The hospital was around 35-40 km from my home. Travelling to and fro was a task, for morning 8 am duties I had to leave at 6:30 am (and considering I was rarely late those days, this is a sort of discipline that I probably don’t have in me anymore now that I’m in my 30s). Returning after evening duties was often after 10 pm. It wasn’t really possible to go to extra hospitals anymore.

Tick-tock. The month ends, the bills arrive. Suffocation builds. I have been working without pay but neither the home nurse or the maid will stay even 1 month if the payment isn’t on time. I call some old friends from school,

“Do you have some Rs 10,000 to spare?”

It’s humiliating. By November, I still hadn’t received any salary after 5 months. By that point, I had started selling furniture online just to get an extra Rs 2000. My mental health was at rock bottom. We were kicked out of our old home a couple of months earlier and my father’s health had begun to deteriorate. Everything was bleak.

Enquiries in the finance department had made one thing clear, the issue was that Mr Benny was simply too incompetent to do the formalities required and there was no way to replace him or get someone to do his job for him.
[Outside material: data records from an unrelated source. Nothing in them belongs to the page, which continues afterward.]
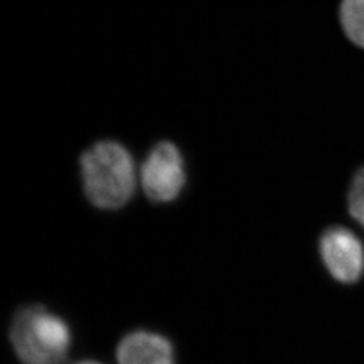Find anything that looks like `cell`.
<instances>
[{
	"instance_id": "5",
	"label": "cell",
	"mask_w": 364,
	"mask_h": 364,
	"mask_svg": "<svg viewBox=\"0 0 364 364\" xmlns=\"http://www.w3.org/2000/svg\"><path fill=\"white\" fill-rule=\"evenodd\" d=\"M117 364H176L169 338L150 331H134L117 344Z\"/></svg>"
},
{
	"instance_id": "4",
	"label": "cell",
	"mask_w": 364,
	"mask_h": 364,
	"mask_svg": "<svg viewBox=\"0 0 364 364\" xmlns=\"http://www.w3.org/2000/svg\"><path fill=\"white\" fill-rule=\"evenodd\" d=\"M320 252L331 275L343 284L356 282L364 272V250L351 231L335 227L323 235Z\"/></svg>"
},
{
	"instance_id": "8",
	"label": "cell",
	"mask_w": 364,
	"mask_h": 364,
	"mask_svg": "<svg viewBox=\"0 0 364 364\" xmlns=\"http://www.w3.org/2000/svg\"><path fill=\"white\" fill-rule=\"evenodd\" d=\"M75 364H100L97 363V362H95V360H82V362H77V363Z\"/></svg>"
},
{
	"instance_id": "6",
	"label": "cell",
	"mask_w": 364,
	"mask_h": 364,
	"mask_svg": "<svg viewBox=\"0 0 364 364\" xmlns=\"http://www.w3.org/2000/svg\"><path fill=\"white\" fill-rule=\"evenodd\" d=\"M338 16L347 38L364 49V0H343Z\"/></svg>"
},
{
	"instance_id": "3",
	"label": "cell",
	"mask_w": 364,
	"mask_h": 364,
	"mask_svg": "<svg viewBox=\"0 0 364 364\" xmlns=\"http://www.w3.org/2000/svg\"><path fill=\"white\" fill-rule=\"evenodd\" d=\"M185 182V159L180 147L171 141H159L141 166L144 195L156 204L171 203L181 195Z\"/></svg>"
},
{
	"instance_id": "2",
	"label": "cell",
	"mask_w": 364,
	"mask_h": 364,
	"mask_svg": "<svg viewBox=\"0 0 364 364\" xmlns=\"http://www.w3.org/2000/svg\"><path fill=\"white\" fill-rule=\"evenodd\" d=\"M10 340L22 364H64L72 332L58 314L42 305H30L14 316Z\"/></svg>"
},
{
	"instance_id": "7",
	"label": "cell",
	"mask_w": 364,
	"mask_h": 364,
	"mask_svg": "<svg viewBox=\"0 0 364 364\" xmlns=\"http://www.w3.org/2000/svg\"><path fill=\"white\" fill-rule=\"evenodd\" d=\"M348 208L352 218L364 227V168L359 170L352 180L348 193Z\"/></svg>"
},
{
	"instance_id": "1",
	"label": "cell",
	"mask_w": 364,
	"mask_h": 364,
	"mask_svg": "<svg viewBox=\"0 0 364 364\" xmlns=\"http://www.w3.org/2000/svg\"><path fill=\"white\" fill-rule=\"evenodd\" d=\"M84 193L96 208H123L135 193L136 169L130 150L114 139L90 146L80 156Z\"/></svg>"
}]
</instances>
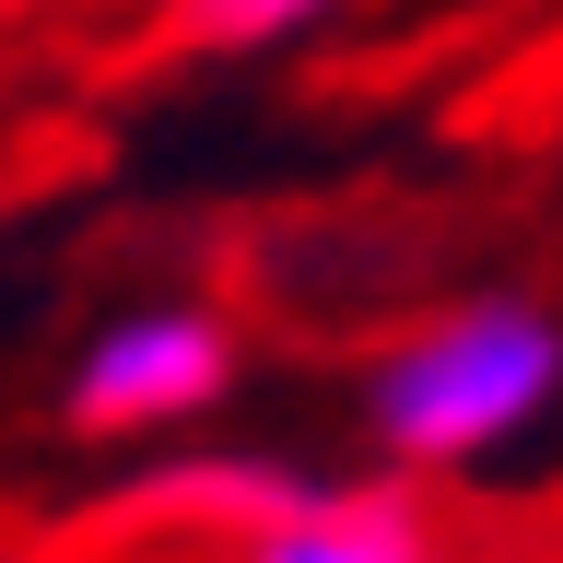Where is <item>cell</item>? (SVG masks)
Masks as SVG:
<instances>
[{"label": "cell", "instance_id": "1", "mask_svg": "<svg viewBox=\"0 0 563 563\" xmlns=\"http://www.w3.org/2000/svg\"><path fill=\"white\" fill-rule=\"evenodd\" d=\"M563 422V306L540 294H457L364 364V434L399 470H505Z\"/></svg>", "mask_w": 563, "mask_h": 563}, {"label": "cell", "instance_id": "2", "mask_svg": "<svg viewBox=\"0 0 563 563\" xmlns=\"http://www.w3.org/2000/svg\"><path fill=\"white\" fill-rule=\"evenodd\" d=\"M235 399V317L223 306H118L95 341L70 352V387H59V422L70 434H176Z\"/></svg>", "mask_w": 563, "mask_h": 563}, {"label": "cell", "instance_id": "3", "mask_svg": "<svg viewBox=\"0 0 563 563\" xmlns=\"http://www.w3.org/2000/svg\"><path fill=\"white\" fill-rule=\"evenodd\" d=\"M329 470H306V457H176V470H153V482L130 493L141 517H176V528H223V540H246V528L271 517H306V505H329Z\"/></svg>", "mask_w": 563, "mask_h": 563}, {"label": "cell", "instance_id": "4", "mask_svg": "<svg viewBox=\"0 0 563 563\" xmlns=\"http://www.w3.org/2000/svg\"><path fill=\"white\" fill-rule=\"evenodd\" d=\"M223 552L235 563H446L434 528L399 493H329L306 517H271V528H246V540H223Z\"/></svg>", "mask_w": 563, "mask_h": 563}, {"label": "cell", "instance_id": "5", "mask_svg": "<svg viewBox=\"0 0 563 563\" xmlns=\"http://www.w3.org/2000/svg\"><path fill=\"white\" fill-rule=\"evenodd\" d=\"M329 12H352V0H165V35L176 47H211V59H258V47L317 35Z\"/></svg>", "mask_w": 563, "mask_h": 563}]
</instances>
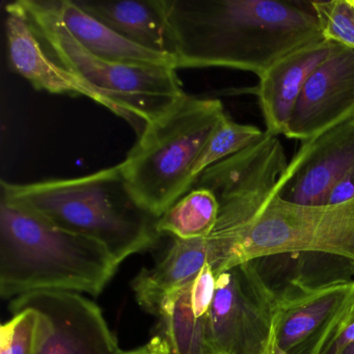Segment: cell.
<instances>
[{
    "label": "cell",
    "instance_id": "obj_6",
    "mask_svg": "<svg viewBox=\"0 0 354 354\" xmlns=\"http://www.w3.org/2000/svg\"><path fill=\"white\" fill-rule=\"evenodd\" d=\"M333 257L354 274V198L335 205L300 206L274 194L234 240L223 271L281 254Z\"/></svg>",
    "mask_w": 354,
    "mask_h": 354
},
{
    "label": "cell",
    "instance_id": "obj_5",
    "mask_svg": "<svg viewBox=\"0 0 354 354\" xmlns=\"http://www.w3.org/2000/svg\"><path fill=\"white\" fill-rule=\"evenodd\" d=\"M7 7L26 18L50 59L115 103L138 136L185 94L175 67L115 63L86 50L46 0H16Z\"/></svg>",
    "mask_w": 354,
    "mask_h": 354
},
{
    "label": "cell",
    "instance_id": "obj_3",
    "mask_svg": "<svg viewBox=\"0 0 354 354\" xmlns=\"http://www.w3.org/2000/svg\"><path fill=\"white\" fill-rule=\"evenodd\" d=\"M1 194L53 225L96 240L118 264L156 245L157 217L138 204L120 165L84 177L17 184L1 181Z\"/></svg>",
    "mask_w": 354,
    "mask_h": 354
},
{
    "label": "cell",
    "instance_id": "obj_7",
    "mask_svg": "<svg viewBox=\"0 0 354 354\" xmlns=\"http://www.w3.org/2000/svg\"><path fill=\"white\" fill-rule=\"evenodd\" d=\"M288 163L279 136L265 132L248 148L207 169L194 184L208 188L218 200V218L207 237L216 275L239 232L274 194Z\"/></svg>",
    "mask_w": 354,
    "mask_h": 354
},
{
    "label": "cell",
    "instance_id": "obj_17",
    "mask_svg": "<svg viewBox=\"0 0 354 354\" xmlns=\"http://www.w3.org/2000/svg\"><path fill=\"white\" fill-rule=\"evenodd\" d=\"M51 11L86 50L106 61L136 65L171 66L174 57L130 42L115 30L80 9L74 0H46Z\"/></svg>",
    "mask_w": 354,
    "mask_h": 354
},
{
    "label": "cell",
    "instance_id": "obj_18",
    "mask_svg": "<svg viewBox=\"0 0 354 354\" xmlns=\"http://www.w3.org/2000/svg\"><path fill=\"white\" fill-rule=\"evenodd\" d=\"M219 203L208 188L194 186L157 219V232L181 240L210 235L217 223Z\"/></svg>",
    "mask_w": 354,
    "mask_h": 354
},
{
    "label": "cell",
    "instance_id": "obj_13",
    "mask_svg": "<svg viewBox=\"0 0 354 354\" xmlns=\"http://www.w3.org/2000/svg\"><path fill=\"white\" fill-rule=\"evenodd\" d=\"M6 38L10 67L36 90L50 94L84 96L125 120L122 109L102 93L62 67L45 53L21 14L6 6Z\"/></svg>",
    "mask_w": 354,
    "mask_h": 354
},
{
    "label": "cell",
    "instance_id": "obj_19",
    "mask_svg": "<svg viewBox=\"0 0 354 354\" xmlns=\"http://www.w3.org/2000/svg\"><path fill=\"white\" fill-rule=\"evenodd\" d=\"M0 330V354H39L53 333L50 320L34 308L12 312Z\"/></svg>",
    "mask_w": 354,
    "mask_h": 354
},
{
    "label": "cell",
    "instance_id": "obj_15",
    "mask_svg": "<svg viewBox=\"0 0 354 354\" xmlns=\"http://www.w3.org/2000/svg\"><path fill=\"white\" fill-rule=\"evenodd\" d=\"M335 45L322 40L302 47L279 59L259 77L256 94L267 133L283 136L304 84Z\"/></svg>",
    "mask_w": 354,
    "mask_h": 354
},
{
    "label": "cell",
    "instance_id": "obj_16",
    "mask_svg": "<svg viewBox=\"0 0 354 354\" xmlns=\"http://www.w3.org/2000/svg\"><path fill=\"white\" fill-rule=\"evenodd\" d=\"M74 3L130 42L174 57L177 45L167 20L165 0H74Z\"/></svg>",
    "mask_w": 354,
    "mask_h": 354
},
{
    "label": "cell",
    "instance_id": "obj_2",
    "mask_svg": "<svg viewBox=\"0 0 354 354\" xmlns=\"http://www.w3.org/2000/svg\"><path fill=\"white\" fill-rule=\"evenodd\" d=\"M103 244L53 225L26 205L0 198V295L36 292L98 296L117 272Z\"/></svg>",
    "mask_w": 354,
    "mask_h": 354
},
{
    "label": "cell",
    "instance_id": "obj_8",
    "mask_svg": "<svg viewBox=\"0 0 354 354\" xmlns=\"http://www.w3.org/2000/svg\"><path fill=\"white\" fill-rule=\"evenodd\" d=\"M281 308L258 260L217 275L206 330V354H274Z\"/></svg>",
    "mask_w": 354,
    "mask_h": 354
},
{
    "label": "cell",
    "instance_id": "obj_14",
    "mask_svg": "<svg viewBox=\"0 0 354 354\" xmlns=\"http://www.w3.org/2000/svg\"><path fill=\"white\" fill-rule=\"evenodd\" d=\"M216 281L211 265H205L196 279L165 298L153 337L167 354H206L207 323Z\"/></svg>",
    "mask_w": 354,
    "mask_h": 354
},
{
    "label": "cell",
    "instance_id": "obj_20",
    "mask_svg": "<svg viewBox=\"0 0 354 354\" xmlns=\"http://www.w3.org/2000/svg\"><path fill=\"white\" fill-rule=\"evenodd\" d=\"M264 133L256 126L236 123L225 113L196 161L194 183L207 169L248 148L260 140Z\"/></svg>",
    "mask_w": 354,
    "mask_h": 354
},
{
    "label": "cell",
    "instance_id": "obj_11",
    "mask_svg": "<svg viewBox=\"0 0 354 354\" xmlns=\"http://www.w3.org/2000/svg\"><path fill=\"white\" fill-rule=\"evenodd\" d=\"M26 306L40 310L53 324V333L39 354H118L121 350L101 308L82 294H26L12 299L10 310Z\"/></svg>",
    "mask_w": 354,
    "mask_h": 354
},
{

My first salary arrived shortly before my contract was about to end in December. And that was after my father passed away. Even that had a cruel twist on it, the pending salaries could not all be paid at once (at least according to Mr Benny) so each would come every month from then on till April.

Lessons

There is an expectation from the general public that anyone who passes MBBS should be rich. But the reality can be quite different. We are considered easy targets for irregular or delayed or even no payments at all.

Whether it be through malicious intent or sheer incompetence, doctors are considered to be professionals who can tolerate irregular payments. This is particularly true for those working on ad-hoc basis and those without any sort of union to protect their interests.

I wish I could recommend some easy solution for such problems. The best way is to avoid such issues in the first place – do your research before joining any new job.